> _Your instructions_: Translate this sentence from the passage on Camille Jordan below into Spanish: "Jordan was examined on 14 January 1861 by Duhamel, Serret and Puiseux."

> _Reading text_:
**Camille Jordan**'s father, Esprit-Alexandre Jordan (1800-1888), was an engineer who had been educated at the École Polytechnique. Camille's mother, Joséphine Puvis de Chavannes, was the sister of the famous painter Pierre Puvis de Chavannes who was the foremost French mural painter of the second half of the 19

^{th}century. Camille's father's family were also quite well known; a grand-uncle also called Ennemond-Camille Jordan (1771-1821) achieved a high political position while a cousin Alexis Jordan (1814-1897) was a famous botanist.

Jordan studied at the Lycée de Lyon and at the Collège d'Oullins. He entered the École Polytechnique to study mathematics in 1855. This establishment provided training to be an engineer and Jordan, like many other French mathematicians of his time, qualified as an engineer and took up that profession. Cauchy in particular had been one to take this route and, like Cauchy, Jordan was able to work as an engineer and still devote considerable time to mathematical research. Jordan's doctoral thesis was in two parts with the first part *Sur le nombre des valeurs des fonctions* Ⓣ being on algebra. The second part entitled *Sur des periodes des fonctions inverses des intégrales des différentielles algebriques* Ⓣ was on integrals of the form ∫ *u* *dz* where *u* is a function satisfying an algebraic equation *f* (*u*, *z*) = 0. Jordan was examined on 14 January 1861 by Duhamel, Serret and Puiseux. In fact the topic of the second part of Jordan's thesis had been proposed by Puiseux and it was this second part which the examiners preferred. After the examination he continued to work as an engineer, first at Privas, then at Chalon-sur-Saône, and finally in Paris.

> _Information provided_:
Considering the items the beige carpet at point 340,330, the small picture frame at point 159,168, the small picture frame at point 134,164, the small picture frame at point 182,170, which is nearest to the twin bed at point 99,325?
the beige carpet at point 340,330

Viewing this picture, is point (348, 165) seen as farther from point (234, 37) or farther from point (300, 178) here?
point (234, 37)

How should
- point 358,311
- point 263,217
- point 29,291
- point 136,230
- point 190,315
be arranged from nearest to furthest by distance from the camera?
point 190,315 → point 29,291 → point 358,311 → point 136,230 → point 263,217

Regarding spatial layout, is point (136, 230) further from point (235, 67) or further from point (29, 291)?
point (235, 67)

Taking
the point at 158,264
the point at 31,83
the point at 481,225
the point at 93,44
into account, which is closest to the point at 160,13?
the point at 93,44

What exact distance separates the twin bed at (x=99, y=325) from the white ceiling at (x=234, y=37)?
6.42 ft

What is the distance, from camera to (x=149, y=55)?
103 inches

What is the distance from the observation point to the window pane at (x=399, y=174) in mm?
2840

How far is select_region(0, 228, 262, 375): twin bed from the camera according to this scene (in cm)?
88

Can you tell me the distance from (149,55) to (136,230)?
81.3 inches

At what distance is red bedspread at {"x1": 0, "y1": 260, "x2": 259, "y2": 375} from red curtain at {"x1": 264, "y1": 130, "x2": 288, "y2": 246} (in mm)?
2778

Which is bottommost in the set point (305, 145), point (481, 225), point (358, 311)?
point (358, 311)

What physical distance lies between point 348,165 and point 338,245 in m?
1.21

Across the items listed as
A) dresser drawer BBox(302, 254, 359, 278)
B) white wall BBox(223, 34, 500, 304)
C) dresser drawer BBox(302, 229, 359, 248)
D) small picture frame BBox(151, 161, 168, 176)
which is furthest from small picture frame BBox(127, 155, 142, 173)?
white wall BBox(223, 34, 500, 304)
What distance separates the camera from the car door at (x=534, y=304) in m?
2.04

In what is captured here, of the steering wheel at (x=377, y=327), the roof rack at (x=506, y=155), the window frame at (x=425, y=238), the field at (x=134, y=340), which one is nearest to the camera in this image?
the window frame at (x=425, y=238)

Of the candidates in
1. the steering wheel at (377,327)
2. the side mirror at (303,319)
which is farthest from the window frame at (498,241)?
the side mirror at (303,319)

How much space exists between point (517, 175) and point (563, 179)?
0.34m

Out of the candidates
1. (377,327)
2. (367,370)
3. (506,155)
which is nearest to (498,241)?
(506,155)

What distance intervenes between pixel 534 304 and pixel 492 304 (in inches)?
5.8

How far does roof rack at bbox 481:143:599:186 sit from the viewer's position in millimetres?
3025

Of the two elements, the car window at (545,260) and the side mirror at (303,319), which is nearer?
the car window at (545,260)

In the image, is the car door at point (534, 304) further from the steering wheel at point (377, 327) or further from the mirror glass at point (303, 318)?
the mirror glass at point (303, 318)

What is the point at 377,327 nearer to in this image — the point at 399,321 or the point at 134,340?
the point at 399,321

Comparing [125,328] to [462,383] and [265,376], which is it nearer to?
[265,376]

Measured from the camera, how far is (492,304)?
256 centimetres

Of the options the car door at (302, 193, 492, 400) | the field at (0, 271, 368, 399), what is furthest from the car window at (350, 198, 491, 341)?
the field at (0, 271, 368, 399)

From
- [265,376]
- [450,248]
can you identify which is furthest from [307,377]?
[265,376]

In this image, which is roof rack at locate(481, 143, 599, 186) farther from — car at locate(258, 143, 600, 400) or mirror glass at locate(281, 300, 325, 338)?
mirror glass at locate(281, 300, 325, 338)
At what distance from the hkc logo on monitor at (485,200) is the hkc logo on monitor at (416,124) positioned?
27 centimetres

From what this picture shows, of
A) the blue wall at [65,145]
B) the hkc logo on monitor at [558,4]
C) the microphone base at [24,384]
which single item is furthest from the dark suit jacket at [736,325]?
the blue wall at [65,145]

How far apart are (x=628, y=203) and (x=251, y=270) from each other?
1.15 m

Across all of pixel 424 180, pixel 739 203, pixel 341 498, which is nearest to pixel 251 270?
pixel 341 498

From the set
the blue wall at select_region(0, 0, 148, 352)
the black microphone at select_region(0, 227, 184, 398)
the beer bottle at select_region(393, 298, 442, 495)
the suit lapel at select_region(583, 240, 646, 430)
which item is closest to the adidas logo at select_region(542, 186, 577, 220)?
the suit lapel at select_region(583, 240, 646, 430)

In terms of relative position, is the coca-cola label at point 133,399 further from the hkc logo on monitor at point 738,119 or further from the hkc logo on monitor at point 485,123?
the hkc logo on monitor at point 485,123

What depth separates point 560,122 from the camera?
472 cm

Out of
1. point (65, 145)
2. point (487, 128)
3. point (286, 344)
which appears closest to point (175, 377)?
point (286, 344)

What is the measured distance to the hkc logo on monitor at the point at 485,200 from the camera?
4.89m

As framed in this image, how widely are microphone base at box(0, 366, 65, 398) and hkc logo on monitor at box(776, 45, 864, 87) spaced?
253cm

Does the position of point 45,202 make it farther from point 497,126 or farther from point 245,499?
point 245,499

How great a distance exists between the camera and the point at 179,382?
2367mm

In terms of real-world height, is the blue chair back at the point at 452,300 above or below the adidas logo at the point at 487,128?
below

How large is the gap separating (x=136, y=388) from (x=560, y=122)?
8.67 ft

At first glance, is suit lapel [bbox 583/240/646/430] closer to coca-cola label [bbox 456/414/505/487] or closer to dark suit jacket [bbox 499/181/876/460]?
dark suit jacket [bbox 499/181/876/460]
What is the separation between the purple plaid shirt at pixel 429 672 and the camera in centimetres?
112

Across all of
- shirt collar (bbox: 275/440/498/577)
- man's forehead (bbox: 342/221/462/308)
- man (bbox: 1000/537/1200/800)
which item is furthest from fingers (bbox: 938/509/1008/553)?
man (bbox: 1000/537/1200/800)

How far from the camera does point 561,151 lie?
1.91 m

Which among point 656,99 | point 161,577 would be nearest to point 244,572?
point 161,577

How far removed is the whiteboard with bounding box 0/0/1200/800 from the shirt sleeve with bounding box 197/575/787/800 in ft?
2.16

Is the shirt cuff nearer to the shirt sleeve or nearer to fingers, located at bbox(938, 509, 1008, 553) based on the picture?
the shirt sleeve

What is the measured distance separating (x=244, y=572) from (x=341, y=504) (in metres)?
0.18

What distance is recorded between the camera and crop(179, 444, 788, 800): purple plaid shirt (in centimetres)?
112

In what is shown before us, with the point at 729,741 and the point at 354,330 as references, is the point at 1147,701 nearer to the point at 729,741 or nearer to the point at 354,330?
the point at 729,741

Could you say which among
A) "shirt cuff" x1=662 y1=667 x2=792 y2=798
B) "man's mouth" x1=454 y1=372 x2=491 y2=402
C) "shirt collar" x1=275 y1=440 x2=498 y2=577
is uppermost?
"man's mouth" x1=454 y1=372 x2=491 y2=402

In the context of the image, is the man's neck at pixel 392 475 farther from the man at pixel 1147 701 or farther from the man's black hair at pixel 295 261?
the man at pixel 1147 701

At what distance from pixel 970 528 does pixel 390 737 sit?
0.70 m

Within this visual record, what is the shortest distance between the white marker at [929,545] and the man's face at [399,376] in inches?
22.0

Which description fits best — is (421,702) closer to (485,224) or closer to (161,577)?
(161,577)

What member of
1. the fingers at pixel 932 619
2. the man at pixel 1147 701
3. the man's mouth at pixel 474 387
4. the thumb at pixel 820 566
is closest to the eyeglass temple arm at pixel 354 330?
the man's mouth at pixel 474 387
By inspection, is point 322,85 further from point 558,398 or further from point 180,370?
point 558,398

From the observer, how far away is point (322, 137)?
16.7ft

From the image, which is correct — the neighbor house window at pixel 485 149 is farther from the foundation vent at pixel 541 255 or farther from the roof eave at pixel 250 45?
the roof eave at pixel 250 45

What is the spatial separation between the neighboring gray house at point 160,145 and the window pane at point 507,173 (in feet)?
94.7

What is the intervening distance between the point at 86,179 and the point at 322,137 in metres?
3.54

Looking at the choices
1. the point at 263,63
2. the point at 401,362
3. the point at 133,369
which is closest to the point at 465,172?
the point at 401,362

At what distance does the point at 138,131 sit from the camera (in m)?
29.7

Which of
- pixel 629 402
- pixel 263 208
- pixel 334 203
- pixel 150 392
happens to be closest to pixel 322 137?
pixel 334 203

> _The answer_: Jordan fue examinado el 14 de enero de 1861 por Duhamel, Serret y Puiseux.